# PAGE:
------------------------------------------------------------------------

# Vision, Image Processing & Sound Lab

## Spectator Crowd Analysis Investigating people at the stadiums/theaters/events

### Background

The project focuses on a specific kind of crowd, the spectator crowd. This type of social gathering is formed by people "interested in watching something specific that they came to see" [ ].
Differently from the generic crowd instances analyzed in computer vision, this entity has unique features that distinguish it, demanding for specific analysis techniques.

• People is not moving, but semi-static, centered most of the time on a unique position/seat; this opens up to novel applications never faced so far in the crowd literature, such as gesture recognition and attention analysis
• The environment where the crowd is present is usually known beforehand (a stadium, a square) so that specific camera setting could be exploited
• People is interested to see a specific event, so there is a specific event to consider, whose analysis, intertwined with the crowd analysis, may bring to novel goals and challenges (discovering which actions trigger the attention of the people the most)

------------------------------------------------------------------------

# DATASET EXCERPTS:
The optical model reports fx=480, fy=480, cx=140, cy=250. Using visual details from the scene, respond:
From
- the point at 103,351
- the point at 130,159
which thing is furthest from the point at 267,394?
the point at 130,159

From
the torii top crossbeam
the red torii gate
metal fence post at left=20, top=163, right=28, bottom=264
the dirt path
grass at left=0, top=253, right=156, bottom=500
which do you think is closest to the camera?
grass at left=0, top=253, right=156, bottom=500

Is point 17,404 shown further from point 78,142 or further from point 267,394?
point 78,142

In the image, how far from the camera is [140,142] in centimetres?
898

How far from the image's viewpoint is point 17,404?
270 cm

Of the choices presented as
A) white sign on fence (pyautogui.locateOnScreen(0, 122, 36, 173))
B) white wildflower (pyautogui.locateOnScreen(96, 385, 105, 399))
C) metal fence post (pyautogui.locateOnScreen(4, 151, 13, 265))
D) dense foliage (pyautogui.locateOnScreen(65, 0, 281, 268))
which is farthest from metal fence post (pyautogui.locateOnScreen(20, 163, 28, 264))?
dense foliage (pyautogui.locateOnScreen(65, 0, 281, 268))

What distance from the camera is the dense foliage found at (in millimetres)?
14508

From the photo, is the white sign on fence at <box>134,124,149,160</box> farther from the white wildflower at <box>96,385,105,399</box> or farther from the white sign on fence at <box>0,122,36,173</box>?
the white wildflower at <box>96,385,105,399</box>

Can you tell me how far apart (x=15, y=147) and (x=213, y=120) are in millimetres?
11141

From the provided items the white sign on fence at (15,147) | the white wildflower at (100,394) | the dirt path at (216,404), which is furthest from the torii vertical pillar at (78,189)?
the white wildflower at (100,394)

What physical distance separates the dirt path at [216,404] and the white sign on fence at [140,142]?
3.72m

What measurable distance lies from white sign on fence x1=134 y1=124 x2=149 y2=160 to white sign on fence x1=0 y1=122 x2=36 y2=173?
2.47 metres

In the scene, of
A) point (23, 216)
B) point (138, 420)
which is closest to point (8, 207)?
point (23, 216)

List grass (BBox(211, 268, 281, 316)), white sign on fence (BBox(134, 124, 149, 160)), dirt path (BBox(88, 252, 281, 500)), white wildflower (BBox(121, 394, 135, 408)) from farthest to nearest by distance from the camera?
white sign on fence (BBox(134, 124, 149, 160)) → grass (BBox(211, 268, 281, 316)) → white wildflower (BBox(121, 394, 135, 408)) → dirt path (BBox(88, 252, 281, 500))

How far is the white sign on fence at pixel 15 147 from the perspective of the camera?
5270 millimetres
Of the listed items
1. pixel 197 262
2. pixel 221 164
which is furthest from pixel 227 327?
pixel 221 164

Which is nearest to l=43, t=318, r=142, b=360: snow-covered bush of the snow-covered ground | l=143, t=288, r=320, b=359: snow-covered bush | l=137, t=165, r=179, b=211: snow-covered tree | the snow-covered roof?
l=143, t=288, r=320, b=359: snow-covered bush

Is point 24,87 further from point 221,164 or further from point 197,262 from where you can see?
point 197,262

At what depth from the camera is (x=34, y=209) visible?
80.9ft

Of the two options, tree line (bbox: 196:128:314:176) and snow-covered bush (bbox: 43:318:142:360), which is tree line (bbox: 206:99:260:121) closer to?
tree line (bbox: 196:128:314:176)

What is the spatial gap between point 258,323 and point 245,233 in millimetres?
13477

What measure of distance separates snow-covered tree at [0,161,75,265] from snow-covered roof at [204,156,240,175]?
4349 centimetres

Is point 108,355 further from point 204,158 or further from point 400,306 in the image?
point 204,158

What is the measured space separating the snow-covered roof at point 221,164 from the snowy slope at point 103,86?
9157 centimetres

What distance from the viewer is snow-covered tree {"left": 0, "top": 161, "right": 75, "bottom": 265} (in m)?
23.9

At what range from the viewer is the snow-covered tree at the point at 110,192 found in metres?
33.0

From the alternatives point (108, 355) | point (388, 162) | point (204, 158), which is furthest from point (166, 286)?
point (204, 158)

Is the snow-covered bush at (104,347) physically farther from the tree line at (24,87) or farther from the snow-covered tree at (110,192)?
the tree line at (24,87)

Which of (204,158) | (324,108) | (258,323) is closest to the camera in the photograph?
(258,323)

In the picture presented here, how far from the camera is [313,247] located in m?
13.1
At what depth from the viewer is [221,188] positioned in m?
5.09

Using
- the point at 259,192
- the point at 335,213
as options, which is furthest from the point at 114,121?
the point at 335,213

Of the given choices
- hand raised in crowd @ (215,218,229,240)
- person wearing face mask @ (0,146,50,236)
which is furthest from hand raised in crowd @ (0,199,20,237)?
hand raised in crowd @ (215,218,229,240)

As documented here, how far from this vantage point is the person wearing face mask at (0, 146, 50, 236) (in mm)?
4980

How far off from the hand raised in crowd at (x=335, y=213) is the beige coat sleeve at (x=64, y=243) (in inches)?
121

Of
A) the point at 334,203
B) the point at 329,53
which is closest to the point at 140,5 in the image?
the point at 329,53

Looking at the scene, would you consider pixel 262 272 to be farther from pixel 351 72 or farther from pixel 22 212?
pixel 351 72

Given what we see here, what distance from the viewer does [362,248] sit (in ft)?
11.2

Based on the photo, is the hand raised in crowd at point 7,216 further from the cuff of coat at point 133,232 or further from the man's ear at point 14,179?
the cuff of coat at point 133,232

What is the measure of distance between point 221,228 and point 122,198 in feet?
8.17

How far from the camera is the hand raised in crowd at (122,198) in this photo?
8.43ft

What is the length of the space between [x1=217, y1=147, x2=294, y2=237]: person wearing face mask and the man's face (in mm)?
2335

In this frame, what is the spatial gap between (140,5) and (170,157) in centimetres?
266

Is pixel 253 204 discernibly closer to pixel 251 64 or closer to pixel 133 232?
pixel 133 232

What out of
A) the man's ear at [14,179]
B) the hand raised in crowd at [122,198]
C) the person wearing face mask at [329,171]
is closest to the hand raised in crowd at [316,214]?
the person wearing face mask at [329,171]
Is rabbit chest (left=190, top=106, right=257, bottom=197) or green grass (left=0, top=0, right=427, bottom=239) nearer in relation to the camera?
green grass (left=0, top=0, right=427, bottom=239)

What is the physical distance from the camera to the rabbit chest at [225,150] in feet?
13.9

------------------------------------------------------------------------

# WHAT TO WORK ON:
[a] Print word for word the part of the page on spectator crowd analysis starting with "Differently from the" and going on through "people the most)".
[b] Output the lines of the listing without any change, starting with the line with "List grass (BBox(211, 268, 281, 316)), white" and going on through the line with "9157 centimetres", both of those lines included.
The listing bears no relation to the page on spectator crowd analysis.

# SOLUTIONS BELOW:
[a]
Differently from the generic crowd instances analyzed in computer vision, this entity has unique features that distinguish it, demanding for specific analysis techniques.

• People is not moving, but semi-static, centered most of the time on a unique position/seat; this opens up to novel applications never faced so far in the crowd literature, such as gesture recognition and attention analysis
• The environment where the crowd is present is usually known beforehand (a stadium, a square) so that specific camera setting could be exploited
• People is interested to see a specific event, so there is a specific event to consider, whose analysis, intertwined with the crowd analysis, may bring to novel goals and challenges (discovering which actions trigger the attention of the people the most)

[b]
List grass (BBox(211, 268, 281, 316)), white sign on fence (BBox(134, 124, 149, 160)), dirt path (BBox(88, 252, 281, 500)), white wildflower (BBox(121, 394, 135, 408)) from farthest to nearest by distance from the camera?
white sign on fence (BBox(134, 124, 149, 160)) → grass (BBox(211, 268, 281, 316)) → white wildflower (BBox(121, 394, 135, 408)) → dirt path (BBox(88, 252, 281, 500))

How far is the white sign on fence at pixel 15 147 from the perspective of the camera?
5270 millimetres
Of the listed items
1. pixel 197 262
2. pixel 221 164
which is furthest from pixel 227 327?
pixel 221 164

Which is nearest to l=43, t=318, r=142, b=360: snow-covered bush of the snow-covered ground | l=143, t=288, r=320, b=359: snow-covered bush | l=137, t=165, r=179, b=211: snow-covered tree | the snow-covered roof?
l=143, t=288, r=320, b=359: snow-covered bush

Is point 24,87 further from point 221,164 or further from point 197,262 from where you can see?
point 197,262

At what depth from the camera is (x=34, y=209) visible?
80.9ft

Of the two options, tree line (bbox: 196:128:314:176) and snow-covered bush (bbox: 43:318:142:360), which is tree line (bbox: 206:99:260:121) closer to?
tree line (bbox: 196:128:314:176)

What is the spatial gap between point 258,323 and point 245,233 in millimetres?
13477

What measure of distance separates snow-covered tree at [0,161,75,265] from snow-covered roof at [204,156,240,175]?
4349 centimetres

Is point 108,355 further from point 204,158 or further from point 400,306 in the image?
point 204,158

What is the measured space separating the snow-covered roof at point 221,164 from the snowy slope at point 103,86?
9157 centimetres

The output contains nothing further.